Х. ничего но ответил и безмятежно продолжал работу. Он дал звонок лотовому; дал сигнал спустить пары; он вел пароход осторожно и тщательно по невидимым вехам, а потом, стоя у штурвала, вперял взгляд в темноту и озирался по сторонам, чтобы проверить положение; когда лот стал показывать все более мелкую воду, он совершенно остановил машины, и наступило мертвое молчание и напряженное ожидание, как всегда, когда машины не работали; подойдя к самому мелководью, он велел снова поднять пар, великолепно провел судно и снова стал осторожно вести его между другими мелями; то же терпеливое, заботливое измерение глубин, то же внимательное использование машин — и пароход проскользнул, не коснувшись дна, и вступил в последнюю, самую трудную треть фарватера; он незаметно продвигался во мраке, дюйм за дюймом проползая над мелями, медленно шел по инерции, пока, судя по выкрику лотового, не приблизился к самому мелкому месту, и затем с невероятным напором пара проскочил через мель и оказался в глубокой воде и в безопасности.

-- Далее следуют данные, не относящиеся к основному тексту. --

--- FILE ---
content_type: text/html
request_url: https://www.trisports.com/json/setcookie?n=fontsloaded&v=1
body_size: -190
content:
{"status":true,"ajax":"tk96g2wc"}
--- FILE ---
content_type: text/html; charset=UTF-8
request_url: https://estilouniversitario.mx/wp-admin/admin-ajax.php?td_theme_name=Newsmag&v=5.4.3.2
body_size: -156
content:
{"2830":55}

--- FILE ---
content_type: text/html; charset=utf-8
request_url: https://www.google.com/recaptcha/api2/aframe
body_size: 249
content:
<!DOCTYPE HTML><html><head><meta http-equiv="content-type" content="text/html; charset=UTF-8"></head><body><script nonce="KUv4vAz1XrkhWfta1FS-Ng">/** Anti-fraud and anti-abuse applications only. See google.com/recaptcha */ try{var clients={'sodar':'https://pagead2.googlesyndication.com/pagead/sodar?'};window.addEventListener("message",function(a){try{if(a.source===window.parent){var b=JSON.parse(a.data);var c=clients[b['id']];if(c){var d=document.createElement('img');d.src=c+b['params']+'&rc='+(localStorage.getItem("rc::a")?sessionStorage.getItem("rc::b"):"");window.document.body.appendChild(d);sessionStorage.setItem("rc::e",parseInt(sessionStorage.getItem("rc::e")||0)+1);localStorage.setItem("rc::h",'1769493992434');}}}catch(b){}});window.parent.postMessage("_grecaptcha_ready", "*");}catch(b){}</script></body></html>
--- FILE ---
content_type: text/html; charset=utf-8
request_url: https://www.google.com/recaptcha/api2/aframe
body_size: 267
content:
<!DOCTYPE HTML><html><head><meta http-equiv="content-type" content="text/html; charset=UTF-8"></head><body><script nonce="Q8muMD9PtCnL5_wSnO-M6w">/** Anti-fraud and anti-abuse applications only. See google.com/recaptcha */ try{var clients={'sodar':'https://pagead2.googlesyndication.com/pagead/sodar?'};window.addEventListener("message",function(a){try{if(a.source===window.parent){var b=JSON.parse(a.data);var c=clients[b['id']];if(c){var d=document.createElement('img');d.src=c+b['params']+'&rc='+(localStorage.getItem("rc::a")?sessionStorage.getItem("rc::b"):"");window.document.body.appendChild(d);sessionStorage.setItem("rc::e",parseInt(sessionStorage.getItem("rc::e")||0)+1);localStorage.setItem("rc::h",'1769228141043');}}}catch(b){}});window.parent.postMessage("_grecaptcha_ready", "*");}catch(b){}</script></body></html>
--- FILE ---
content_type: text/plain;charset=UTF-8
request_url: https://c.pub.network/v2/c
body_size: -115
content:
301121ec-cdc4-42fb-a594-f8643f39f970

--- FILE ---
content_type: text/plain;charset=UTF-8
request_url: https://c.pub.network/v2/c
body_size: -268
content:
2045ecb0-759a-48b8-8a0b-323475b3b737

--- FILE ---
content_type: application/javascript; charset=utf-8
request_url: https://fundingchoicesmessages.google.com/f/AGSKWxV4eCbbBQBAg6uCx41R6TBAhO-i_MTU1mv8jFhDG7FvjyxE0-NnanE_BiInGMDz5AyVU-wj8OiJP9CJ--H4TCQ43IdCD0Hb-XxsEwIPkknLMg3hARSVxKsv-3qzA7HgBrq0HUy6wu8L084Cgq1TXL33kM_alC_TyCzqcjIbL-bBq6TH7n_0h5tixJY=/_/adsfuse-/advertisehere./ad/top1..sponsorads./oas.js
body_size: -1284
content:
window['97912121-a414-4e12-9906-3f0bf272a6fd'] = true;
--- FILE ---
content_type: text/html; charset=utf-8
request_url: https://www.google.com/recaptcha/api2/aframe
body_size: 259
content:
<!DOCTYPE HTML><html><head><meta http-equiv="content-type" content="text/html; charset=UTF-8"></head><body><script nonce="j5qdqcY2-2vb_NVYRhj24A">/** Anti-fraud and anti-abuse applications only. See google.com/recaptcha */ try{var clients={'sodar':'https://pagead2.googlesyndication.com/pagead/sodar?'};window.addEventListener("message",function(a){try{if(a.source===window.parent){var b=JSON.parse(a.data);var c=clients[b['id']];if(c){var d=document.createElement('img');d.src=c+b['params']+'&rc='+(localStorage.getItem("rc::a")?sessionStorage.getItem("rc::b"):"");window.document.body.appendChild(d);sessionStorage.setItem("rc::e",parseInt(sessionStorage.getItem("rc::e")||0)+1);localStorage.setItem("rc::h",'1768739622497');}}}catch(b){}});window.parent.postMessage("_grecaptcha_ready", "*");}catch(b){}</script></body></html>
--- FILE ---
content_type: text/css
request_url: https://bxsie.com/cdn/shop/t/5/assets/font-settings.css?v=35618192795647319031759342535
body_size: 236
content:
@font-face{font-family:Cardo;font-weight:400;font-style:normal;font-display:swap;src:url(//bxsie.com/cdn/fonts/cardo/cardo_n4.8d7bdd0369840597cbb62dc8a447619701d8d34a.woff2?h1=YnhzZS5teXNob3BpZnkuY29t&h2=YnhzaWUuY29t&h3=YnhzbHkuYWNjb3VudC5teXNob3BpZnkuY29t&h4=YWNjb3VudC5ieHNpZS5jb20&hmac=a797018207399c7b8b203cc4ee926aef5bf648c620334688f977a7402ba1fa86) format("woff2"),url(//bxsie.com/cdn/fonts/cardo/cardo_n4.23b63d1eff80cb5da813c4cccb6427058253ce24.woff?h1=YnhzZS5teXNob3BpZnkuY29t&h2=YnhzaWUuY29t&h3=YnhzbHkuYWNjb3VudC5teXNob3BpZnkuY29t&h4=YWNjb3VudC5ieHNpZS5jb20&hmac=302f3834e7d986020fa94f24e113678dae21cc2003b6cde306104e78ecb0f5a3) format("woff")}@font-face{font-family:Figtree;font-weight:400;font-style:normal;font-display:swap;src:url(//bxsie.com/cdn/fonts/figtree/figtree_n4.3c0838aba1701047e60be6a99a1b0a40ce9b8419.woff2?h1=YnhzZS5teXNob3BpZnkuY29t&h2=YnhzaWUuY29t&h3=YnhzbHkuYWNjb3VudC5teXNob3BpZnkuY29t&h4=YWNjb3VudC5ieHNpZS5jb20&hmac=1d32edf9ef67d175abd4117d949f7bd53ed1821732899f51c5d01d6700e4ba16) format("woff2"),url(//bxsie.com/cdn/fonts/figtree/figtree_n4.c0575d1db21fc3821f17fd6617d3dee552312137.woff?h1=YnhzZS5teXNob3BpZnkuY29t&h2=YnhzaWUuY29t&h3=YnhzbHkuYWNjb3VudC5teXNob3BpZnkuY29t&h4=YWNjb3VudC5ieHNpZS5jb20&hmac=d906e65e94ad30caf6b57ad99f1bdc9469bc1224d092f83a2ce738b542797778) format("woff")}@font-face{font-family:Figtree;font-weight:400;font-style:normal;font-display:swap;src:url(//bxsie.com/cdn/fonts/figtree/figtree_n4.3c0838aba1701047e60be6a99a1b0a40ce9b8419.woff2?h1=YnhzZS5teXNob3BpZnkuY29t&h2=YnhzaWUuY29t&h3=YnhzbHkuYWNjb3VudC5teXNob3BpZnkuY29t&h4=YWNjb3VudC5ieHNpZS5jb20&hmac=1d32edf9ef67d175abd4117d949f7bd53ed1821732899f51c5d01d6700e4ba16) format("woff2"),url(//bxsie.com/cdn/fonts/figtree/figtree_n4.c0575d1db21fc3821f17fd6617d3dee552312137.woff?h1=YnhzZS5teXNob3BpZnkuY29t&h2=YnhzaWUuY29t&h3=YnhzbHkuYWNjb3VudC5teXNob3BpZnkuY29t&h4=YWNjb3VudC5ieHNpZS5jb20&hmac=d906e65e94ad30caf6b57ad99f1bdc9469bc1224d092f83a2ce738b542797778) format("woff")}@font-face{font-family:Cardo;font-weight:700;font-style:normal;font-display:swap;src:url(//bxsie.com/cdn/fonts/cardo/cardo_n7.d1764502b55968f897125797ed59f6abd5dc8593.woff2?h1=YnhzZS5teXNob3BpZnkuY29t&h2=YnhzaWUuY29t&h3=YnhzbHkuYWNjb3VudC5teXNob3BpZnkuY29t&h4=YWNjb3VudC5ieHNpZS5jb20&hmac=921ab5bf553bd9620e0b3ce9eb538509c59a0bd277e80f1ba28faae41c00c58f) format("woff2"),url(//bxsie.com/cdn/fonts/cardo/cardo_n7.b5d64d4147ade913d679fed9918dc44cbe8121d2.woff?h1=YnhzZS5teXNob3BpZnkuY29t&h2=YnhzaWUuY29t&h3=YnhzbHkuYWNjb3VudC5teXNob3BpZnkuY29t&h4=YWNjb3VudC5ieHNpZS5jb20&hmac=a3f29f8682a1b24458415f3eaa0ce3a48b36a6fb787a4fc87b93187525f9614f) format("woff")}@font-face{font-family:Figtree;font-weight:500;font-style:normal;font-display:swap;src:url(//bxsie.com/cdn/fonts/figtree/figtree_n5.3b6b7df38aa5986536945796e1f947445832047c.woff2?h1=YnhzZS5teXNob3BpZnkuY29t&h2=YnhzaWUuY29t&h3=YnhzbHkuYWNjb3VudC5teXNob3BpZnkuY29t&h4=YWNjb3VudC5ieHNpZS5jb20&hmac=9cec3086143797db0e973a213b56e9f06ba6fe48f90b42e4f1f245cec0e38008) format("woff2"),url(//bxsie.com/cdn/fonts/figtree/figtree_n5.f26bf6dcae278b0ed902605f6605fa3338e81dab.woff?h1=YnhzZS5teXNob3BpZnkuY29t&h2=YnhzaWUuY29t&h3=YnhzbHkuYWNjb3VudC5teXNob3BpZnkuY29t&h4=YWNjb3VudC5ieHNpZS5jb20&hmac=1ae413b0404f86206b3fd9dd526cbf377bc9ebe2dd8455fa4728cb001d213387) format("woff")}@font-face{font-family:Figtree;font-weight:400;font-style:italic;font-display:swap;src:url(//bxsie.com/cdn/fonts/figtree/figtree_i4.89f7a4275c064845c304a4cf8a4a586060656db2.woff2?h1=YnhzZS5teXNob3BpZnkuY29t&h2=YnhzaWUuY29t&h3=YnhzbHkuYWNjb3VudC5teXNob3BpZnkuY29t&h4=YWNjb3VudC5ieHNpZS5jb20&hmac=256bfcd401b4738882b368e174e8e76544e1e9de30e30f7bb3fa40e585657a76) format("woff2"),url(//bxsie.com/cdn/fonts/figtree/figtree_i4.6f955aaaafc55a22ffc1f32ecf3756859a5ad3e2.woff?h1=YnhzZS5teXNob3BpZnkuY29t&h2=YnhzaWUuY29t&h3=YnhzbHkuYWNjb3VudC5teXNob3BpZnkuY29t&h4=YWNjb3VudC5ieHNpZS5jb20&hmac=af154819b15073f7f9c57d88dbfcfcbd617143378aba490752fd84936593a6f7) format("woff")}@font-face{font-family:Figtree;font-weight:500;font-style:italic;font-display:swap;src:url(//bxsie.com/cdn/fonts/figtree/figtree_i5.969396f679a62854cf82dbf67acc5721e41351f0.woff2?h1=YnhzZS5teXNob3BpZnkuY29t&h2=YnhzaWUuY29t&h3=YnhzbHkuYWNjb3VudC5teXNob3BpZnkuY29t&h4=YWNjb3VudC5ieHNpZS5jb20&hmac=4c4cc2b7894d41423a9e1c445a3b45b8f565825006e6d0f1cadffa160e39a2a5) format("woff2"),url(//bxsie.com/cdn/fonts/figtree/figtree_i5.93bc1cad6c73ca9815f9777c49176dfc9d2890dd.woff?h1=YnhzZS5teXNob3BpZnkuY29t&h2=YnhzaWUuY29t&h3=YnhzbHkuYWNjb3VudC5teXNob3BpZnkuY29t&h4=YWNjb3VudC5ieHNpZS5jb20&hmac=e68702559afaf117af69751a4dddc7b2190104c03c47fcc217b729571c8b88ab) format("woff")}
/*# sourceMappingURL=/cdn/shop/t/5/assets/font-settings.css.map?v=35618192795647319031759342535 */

Илер ждал, затаив дыхание, а тут шумно и облегченно вздохнул и сказал:
— Такого лоцманского искусства на Миссисипи еще свет не видал! Я бы не поверил, если бы сам не присутствовал!
Ответа не последовало, и он добавил:
— Подержи-ка штурвал еще пять минут, друг, дай мне сбегать вниз проглотить чашку кофе!
Через минуту Илер в буфете запускал зубы в пирог и подкреплялся кофе. Как раз в это время ночной вахтенный был там же и уже собирался выйти, когда вдруг заметил Илера и вскрикнул:
— А кто же у руля, сэр?
— Х.
— Бегите в рубку, молниеносно!
В следующее мгновение оба они мчались вверх по лестнице в рубку, прыгая через три ступеньки. Там не было никого! Огромный пароход летел по реке, предоставленный собственной воле. Вахтенный снова выскочил из рубки, а Илер схватил штурвал, подал вниз сигнал «задний ход» и не дышал, пока пароход не отвернулся довольно-таки неохотно от мели, которую он как раз собирался стукнуть так, чтобы она вылетела на середину Мексиканского залива.
Наконец вернулся вахтенный и спросил:
— Да разве этот лунатик не сказал вам, что он спит?
— Нет.
— Ну вот, а он спал! Я увидел, что он идет по верхней перекладине поручней так же непринужденно, как другие ходят по мостовой; и я уложил его в кровать; и вот только что он опять был здесь и снова вытворял черт знает что как ни в чем не бывало.
— Ладно, в следующий раз, когда у него будет припадок, я, пожалуй, не отойду от него. Но надеюсь, что они часто будут повторяться. Вы бы только посмотрели, как он провел судно у Хелины! Я никогда в жизни не видел ничего лучше. А если он может быть таким золотым, таким брильянтовым, таким бесценным лоцманом, когда крепко спит, чего бы он только не сделал, будь он мертвецом!